▸ Problems to work on
(A) According to the hunting thread, since what year has ZeroJunk hunted in the Bob Marshall most years?
(B) Using the hunting thread, decide whether each statement below agrees with it. Answer yes or no for each, and quote the words from the thread that settle it.
(i) Left-over cow tags are offered for sale around July 10th.
(ii) ZeroJunk usually shoots bucks to eat.
(iii) The 2007 elk hunt west of Craig went well.
(C) Carry on the hunting thread from its last sentence.

▸ Text provided
Right around July 10th or so, left-over cow tags are offered for sale.

It would be announced a couple weeks before what is available.

Here is the site to watch, or government the Division of Wildlife a call.
Their some good people, met what you would expect from a government agency :

Hunting


----------



## ZeroJunk

I'm going back to the Scapegoat Widerness, part of the Bob Marshall Wilderness complex in Montana. I have hunted either Biggs Flats, Cox Creek, or Whitetail Creek in the Bob Marshall most years since 1985.

It is interesting that a deer tag is harder to get than elk in some places. We have no limit on deer here now. You can shoot them until you get tired of it. Just chased some of the bastards out of my wheat field a few minutes ago.


----------



## ShoerFast

ZeroJunk said:


> I'm going back to the Scapegoat Widerness, part of the Bob Marshall Wilderness complex in Montana. I have hunted either Biggs Flats, Cox Creek, or Whitetail Creek in the Bob Marshall most years since 1985.
> 
> It is interesting that a deer tag is harder to get than elk in some places. We have no limit on deer here now. You can shoot them until you get tired of it. Just chased some of the bastards out of my wheat field a few minutes ago.



You need you one of these to run your deer off!

This is my buddy about a year ago at about a year old.

Working raindeer at a year old, he is fantastic putting everything need you put in it's place, in it's 
Place!






Colorado is just made for elk, even in deer areas I see more elk then deer.

Here are a couple 'practice' deer.
Off season, no bolt in an unloaded rifle, cell-phone camera:


----------



## ZeroJunk

The closest is the first buck I killed. I usually shoot doe to eat, but the other two were real good bucks for around here. I won't shoot a buck unless he is better than one I have mounted and the odds of me killing another are pretty low.


----------



## ShoerFast

ZeroJunk said:


> The closest is the first buck I killed. I usually shoot doe to eat, but the other two were real good bucks for around here. I won't shoot a buck unless he is better than one I have mounted and the odds of me killing another are pretty low.



Fantastic Bucks! 

Wow is the first word that comes to mind!

An ex-girlfriend / friend is heavy into whitetail management. And her idea and an inside edge is to shoot a lot of doe to maintain a healthy competition among the bucks.

I seen the reverse effects in northern Minnesota and years (decades ) of 'bucks only' hunting.

I can see it partially in part now in Colorado. Colorado can see the almighty dollar , $Billions are generated on the elk harvest. And a fine line is drawn between ample harvest numbers, bull - cow ratios. And trophy bulls available to harvest .

The way their getting the long term plan done here is utilizing private land as development stages. And a free for all on public land. 

Rag-horns are a very established standard on Colorado pubic lands . With an amazing heard count!
Back in the day, it was a personal goal to show a client hunter a couple dozen elk on a 5day hunt.


----------



## ft. churchill

I like your strategy for your elk hunt this year. Mine went all bad in '07 out there west of Craig. We (my fiends and family) had been hunting a herd migration corridor for years. It was where the herds funnel into the winter range from the Hahn's peak area. It' a distance of 60 to 100 miles away from the winter range. "It's as sure as green grass in the spring" folks would tell me. Well the year I bought a cow tag for the choke point for the winter range, three big ranches went from agriculture over to game management operations. The elk went only as far as their lush pastures and stayed for the winter. Such is huntin'. Your plan sound solid to me though.

▸ Data extract
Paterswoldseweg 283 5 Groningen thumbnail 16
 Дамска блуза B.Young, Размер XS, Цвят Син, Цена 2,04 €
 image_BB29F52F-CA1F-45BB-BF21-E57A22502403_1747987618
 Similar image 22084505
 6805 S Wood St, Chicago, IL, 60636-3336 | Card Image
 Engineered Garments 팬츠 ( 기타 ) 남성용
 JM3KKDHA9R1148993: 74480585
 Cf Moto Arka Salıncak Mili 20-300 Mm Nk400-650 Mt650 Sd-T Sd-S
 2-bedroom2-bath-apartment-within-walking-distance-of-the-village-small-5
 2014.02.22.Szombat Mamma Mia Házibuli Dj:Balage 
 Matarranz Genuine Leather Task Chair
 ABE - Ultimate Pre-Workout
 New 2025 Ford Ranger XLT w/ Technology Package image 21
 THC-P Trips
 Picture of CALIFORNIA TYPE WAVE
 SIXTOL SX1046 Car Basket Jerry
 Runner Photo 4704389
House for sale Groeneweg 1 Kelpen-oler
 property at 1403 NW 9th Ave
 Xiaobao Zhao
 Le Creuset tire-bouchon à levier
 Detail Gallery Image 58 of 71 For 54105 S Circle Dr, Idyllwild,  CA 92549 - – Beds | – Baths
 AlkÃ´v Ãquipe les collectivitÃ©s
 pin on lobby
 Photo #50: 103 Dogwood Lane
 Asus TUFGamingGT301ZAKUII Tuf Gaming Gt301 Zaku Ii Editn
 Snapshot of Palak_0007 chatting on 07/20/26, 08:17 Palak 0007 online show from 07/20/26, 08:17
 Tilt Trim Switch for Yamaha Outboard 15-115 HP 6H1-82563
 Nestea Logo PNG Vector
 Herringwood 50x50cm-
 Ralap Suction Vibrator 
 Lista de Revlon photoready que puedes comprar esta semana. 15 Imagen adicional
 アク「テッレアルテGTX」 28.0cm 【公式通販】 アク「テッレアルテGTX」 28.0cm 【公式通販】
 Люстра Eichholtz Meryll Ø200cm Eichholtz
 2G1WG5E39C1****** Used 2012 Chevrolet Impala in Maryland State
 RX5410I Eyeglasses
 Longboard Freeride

▸ Expected outputs
(A) Since 1985.

(B)
(i) Yes: "Right around July 10th or so, left-over cow tags are offered for sale."
(ii) No: "I usually shoot doe to eat"
(iii) No: "Mine went all bad in '07 out there west of Craig."

(C)
----------



## djones

My plan is to hunt Bow from sept to oct, muzzleloader for a week, then rifle for a month and then muzzleloader for another week if all goes as planned, but you must remember---Man plans and God laughs.


----------



## ShoerFast

ft. churchill said:


> I like your strategy for your elk hunt this year. Mine went all bad in '07 out there west of Craig. We (my fiends and family) had been hunting a herd migration corridor for years. It was where the herds funnel into the winter range from the Hahn's peak area. It' a distance of 60 to 100 miles away from the winter range. "It's as sure as green grass in the spring" folks would tell me. Well the year I bought a cow tag for the choke point for the winter range, three big ranches went from agriculture over to game management operations. The elk went only as far as their lush pastures and stayed for the winter. Such is huntin'. Your plan sound solid to me though.



Gotta love the elk population in the north west corner! Not a lot of monsters, and you do have to get into the elk.
Hunted Black Mountain two seasons ago, and drilled a nice 3X (if that is a word?) on the first morning. Most that hunt the rifle seasons in that area will take the first legal bull on public land. There is a lot of pressure.

Hahns Peak has some fun history!

If you look on a Coors label, (if their using a mountain in the design) your looking at the north face of Hahns Peak, from Elk Horn Mountain. I guided a couple seasons on Elk Horn. Coors made a bundle back in the day selling beer to the miners. They were taking 18% silver ore by pack-trains of donkeys all the way to the railed in Hot Sulfur Springs.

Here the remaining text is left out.